For substrate I have normal gravel mixed with some Seachem Flourite Plant Substrate.

For CO2 I have the Fluval Mini Pressurized .07oz Kit

And lighting I have four 21" Odyssea 65W Compact Fluorescent Bulb


I am just getting the plant tank started. Anybody have any input/thoughts about substrate, co2 and lighting? Any information is much appreciated!!!


----------



## phys (Feb 4, 2011)

the algae comes from a few parameters... lighting is one, but to keep your plants thriving you need it. But, you can cut the lighting for 2 days and that will help with the algae and have minimal effects on the plants. Make sure to keep your nitrates down, algae likes that stuff. A cleaner aquarium will help too. You can always get some shrimp, snails, or some fish that like to eat algae and that will keep things under control.


----------



## jrman83 (Jul 9, 2010)

What is your lighting period? Maintenance practices?


----------



## HootyHoo (Apr 1, 2011)

Lights are usually on for 6-8 hours. Once or twice though kept on over night (bad, I know).

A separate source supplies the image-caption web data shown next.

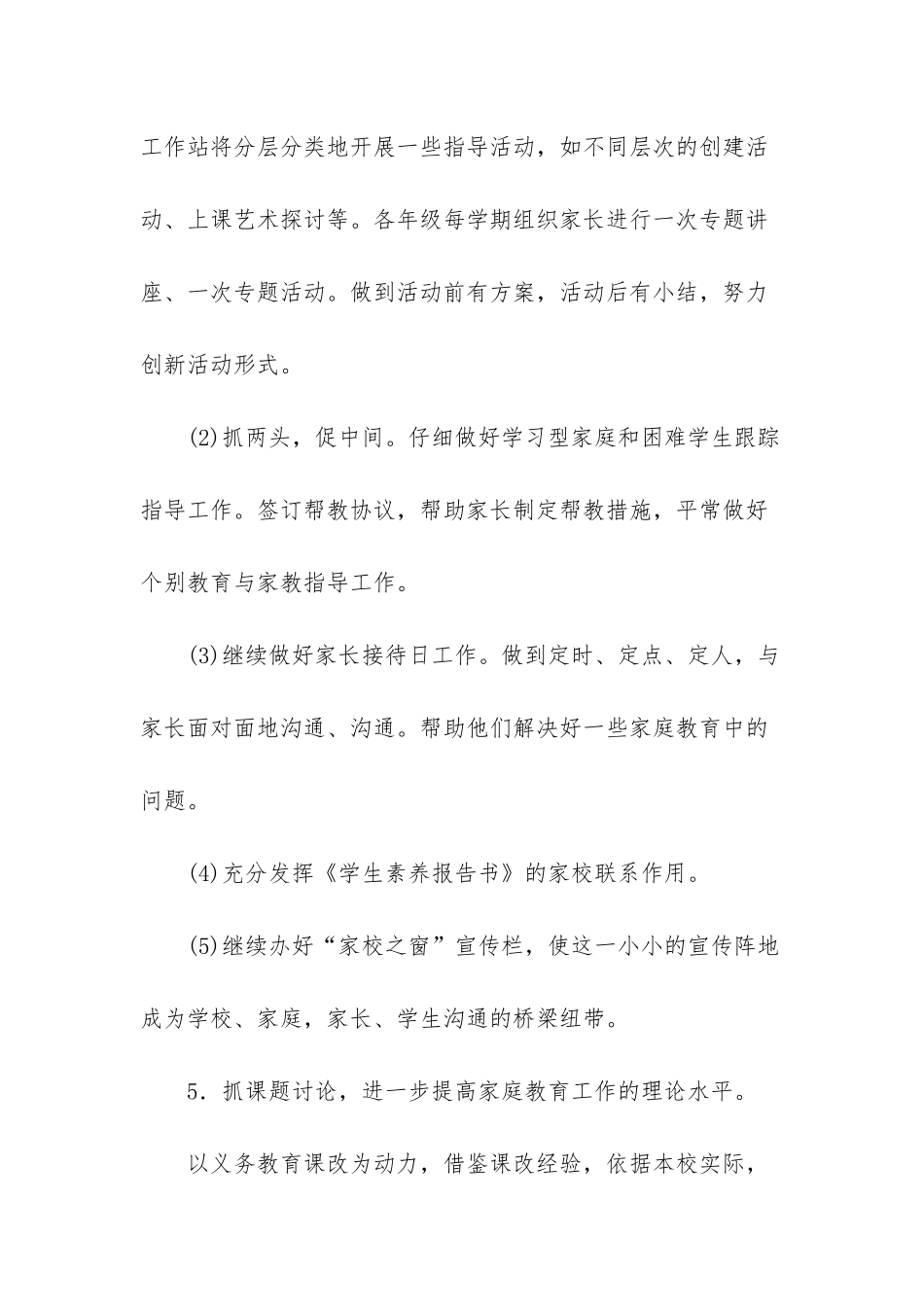 -2025到2025学年度第一学期_第3页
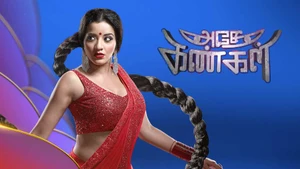 Adhey Kangal on Colors Tamil HD - live program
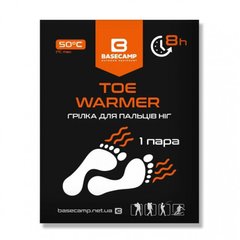 Химическая грелка для пальцев ног BaseCamp Toe Warmer (BCP 80300)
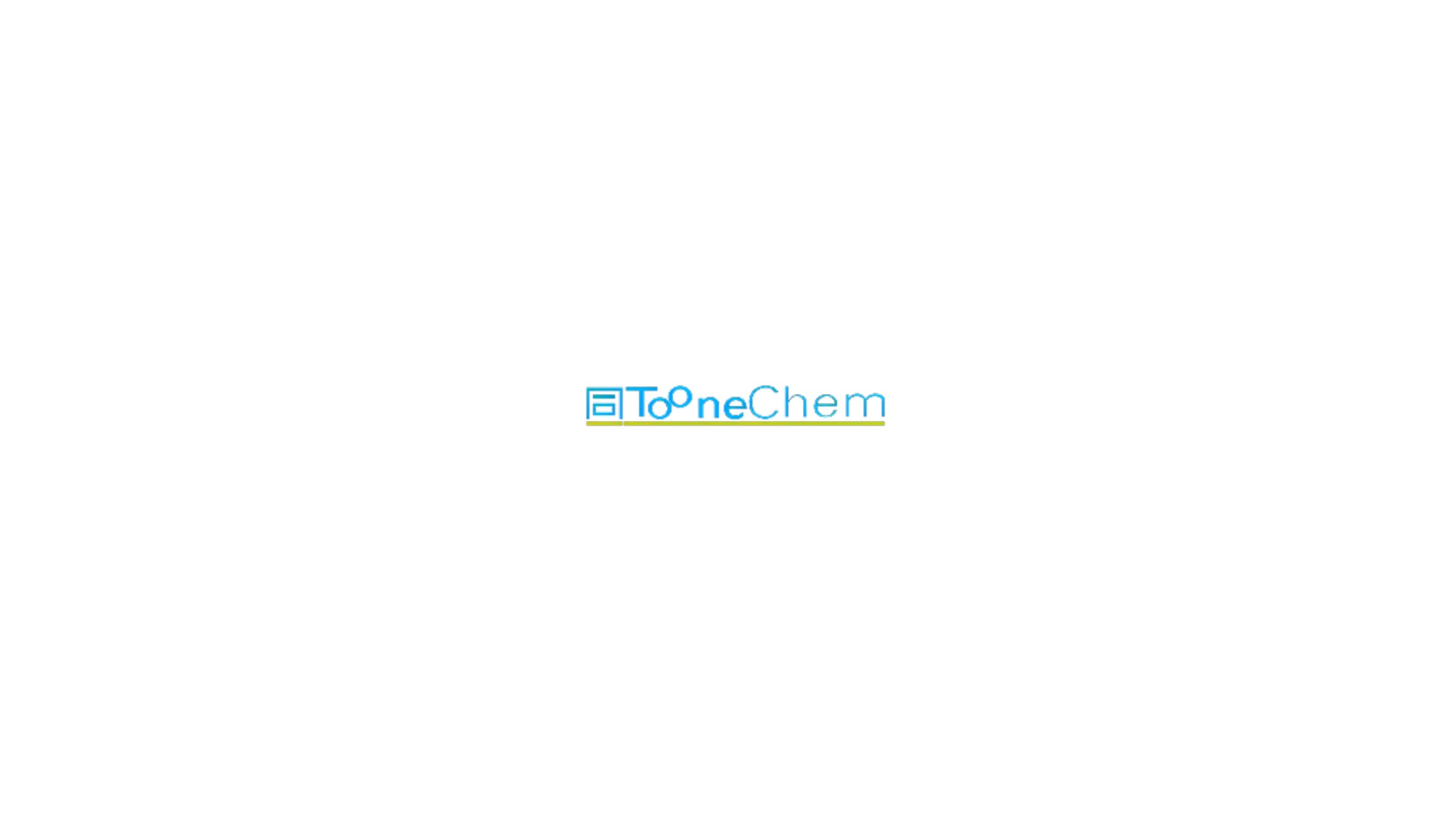 理事单位-广州同一化学有限公司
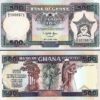 Ghana 500 Cedis 1994, UNC, P-28c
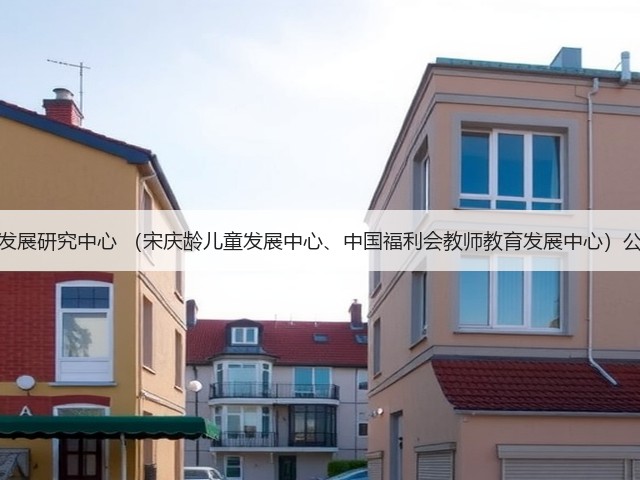 中国福利会发展研究中心 （宋庆龄儿童发展中心、中国福利会教师教育发展中心）公开招聘公告(图2)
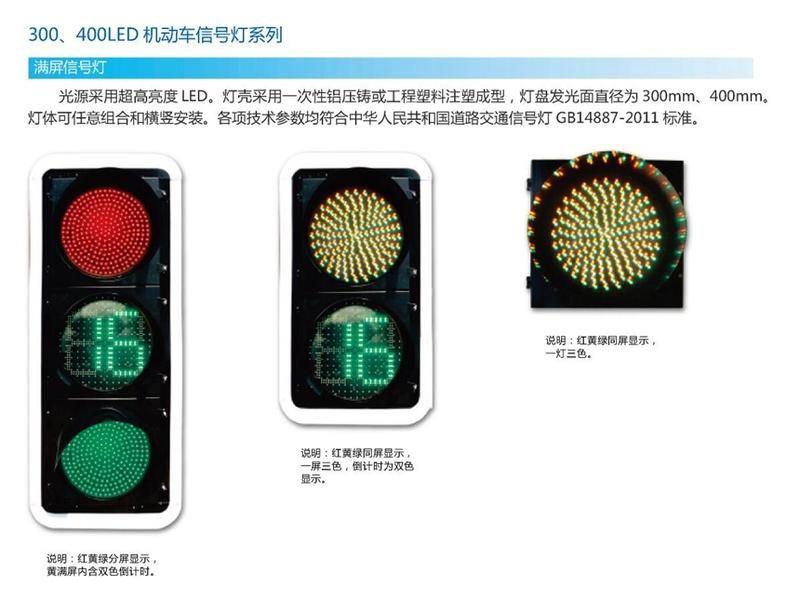 交通信號(hào)燈
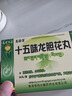 藏王天寶 十五味龍膽花丸0.3g*36丸/盒 藏藥止咳化痰 清熱理肺 支氣管炎咳嗽氣喘 曬單實(shí)拍圖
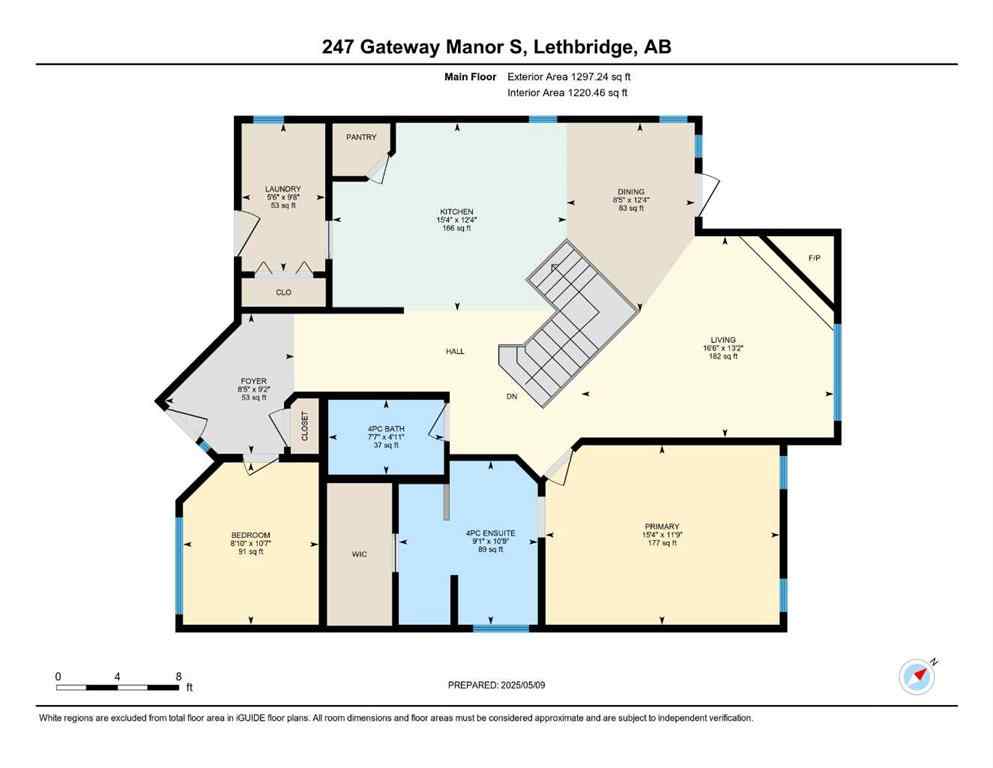 MLS® A2224916 - 247 Gateway Manor S in Fairmont Lethbridge, Residential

And I usually do a 20% water change once a week


----------



## jrman83 (Jul 9, 2010)

If you wanted to try and kill it you could do a blackout as suggested. May need longer than 2 days, however. You could just try to cut your light to 6hrs and that be it. Re-evaluate after a week or two. 

Cut your feeding to a couple of days a week. Check to make sure your food doesn't have phosphates in it. Weekly water changes in the 35-50% range. All could help. 

I have a similar light on my 75G.


----------



## Cbster (Jul 25, 2010)

I would by a timer for the lights so they come on and go off at the same time everyday.


----------



## phys (Feb 4, 2011)

I read an article last night that said good nitrate levels (below 40ppm, above 5) and seachem excel work best at getting rid of algae. It also stated that by turning off lights for a few days keeps back growth from plants that would otherwise need the growth to stay ahead of the algae over a mid term period. So something to look for and try?


----------